Matthias Weischer's interiors represent an extraordinary painterly feat: juggling the figurative, abstract and ornamental to create layers of objects in space. Playfully referencing art history - which all contemporary painting must inevitably do - either in the composition of the painting itself, as here, where the yellow curtain cannot help but evoke the memory of Yves Klein's exhibition at the Galerie Iris Clert in 1958, the walls bare but for a white curtain hanging in the corner, or David Hockney's colour drawings of the early 1970s with their suffused light suspending the image in time, or by including landmark works of contemporary art apparently floating in space - a Robert Gober leg here, a Brice Marden abstract there - as in his new paintings, recently on exhibition at the Museum der bildenden Künste Leipzig
His palette is a curious and seductive mix of intense, saturated colour, juxtaposed with the muted tones of a DDR council flat interior, possibly found in his adopted city of Leipzig. But this is no ordinary room. Rather than inviting the viewer to enter the pictorial space, the centre of the painting is dominated by the corner of a jutting wall, bare of ornament. The sense of theatre, of a stage set for action, present in all Weischer's paintings, is heightened here. The space is empty of human presence and activity but pregnant with expectation of action, the gaudy carpet and rug and the contrasting lushness of the yellow curtain presenting the viewer with the only poignant signs of life.
With the deliberate splashes and drips of paint splattered across the surface of the work, Weischer constantly reminds us of its painterliness, preventing any narrative reading or actual verisimilitude to comfort the viewer.

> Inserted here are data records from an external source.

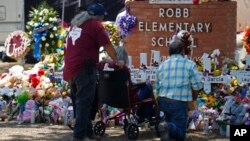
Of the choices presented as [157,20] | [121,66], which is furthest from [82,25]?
[157,20]

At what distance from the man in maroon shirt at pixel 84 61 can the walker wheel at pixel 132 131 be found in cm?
79

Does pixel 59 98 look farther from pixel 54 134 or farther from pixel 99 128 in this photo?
pixel 99 128

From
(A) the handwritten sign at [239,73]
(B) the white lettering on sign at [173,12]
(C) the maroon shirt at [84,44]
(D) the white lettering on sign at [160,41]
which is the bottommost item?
(A) the handwritten sign at [239,73]

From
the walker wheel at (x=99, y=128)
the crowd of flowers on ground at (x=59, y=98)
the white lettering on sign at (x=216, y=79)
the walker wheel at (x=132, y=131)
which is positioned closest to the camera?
the walker wheel at (x=132, y=131)

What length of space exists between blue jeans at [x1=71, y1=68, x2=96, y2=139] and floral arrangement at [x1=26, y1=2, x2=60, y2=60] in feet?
15.2

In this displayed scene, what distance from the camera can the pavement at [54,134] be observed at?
913 cm

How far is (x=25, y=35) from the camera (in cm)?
1248

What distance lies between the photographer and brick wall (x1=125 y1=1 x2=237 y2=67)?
1182 centimetres

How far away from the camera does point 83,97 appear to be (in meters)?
8.17

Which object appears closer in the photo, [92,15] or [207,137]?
[92,15]

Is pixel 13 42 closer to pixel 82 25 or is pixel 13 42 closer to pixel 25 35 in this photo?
pixel 25 35

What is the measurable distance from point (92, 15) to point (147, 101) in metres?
1.52

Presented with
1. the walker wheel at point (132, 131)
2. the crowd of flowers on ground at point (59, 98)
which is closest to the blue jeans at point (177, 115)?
the crowd of flowers on ground at point (59, 98)

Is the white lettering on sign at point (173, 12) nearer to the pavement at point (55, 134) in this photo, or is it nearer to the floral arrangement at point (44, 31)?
the floral arrangement at point (44, 31)
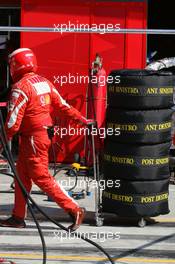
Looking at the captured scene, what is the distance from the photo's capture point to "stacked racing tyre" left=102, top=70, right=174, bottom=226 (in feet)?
23.5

The pervasive mood of Untitled is one of stillness but not tranquillity - light infuses the painting from beyond the curtain, but what should be a window is painted flat, implying a closed space with no aperture. Where a classical painter would struggle to create illusionistic light, Weischer turns this painterly device on its head, tricking the viewer and infusing the work with the artifice of stage-lighting. The lush painterly surface hypnotises and seduces the viewer, making it hard to tear one's eyes away, but the painting itself remains ultimately mysterious and unknowable.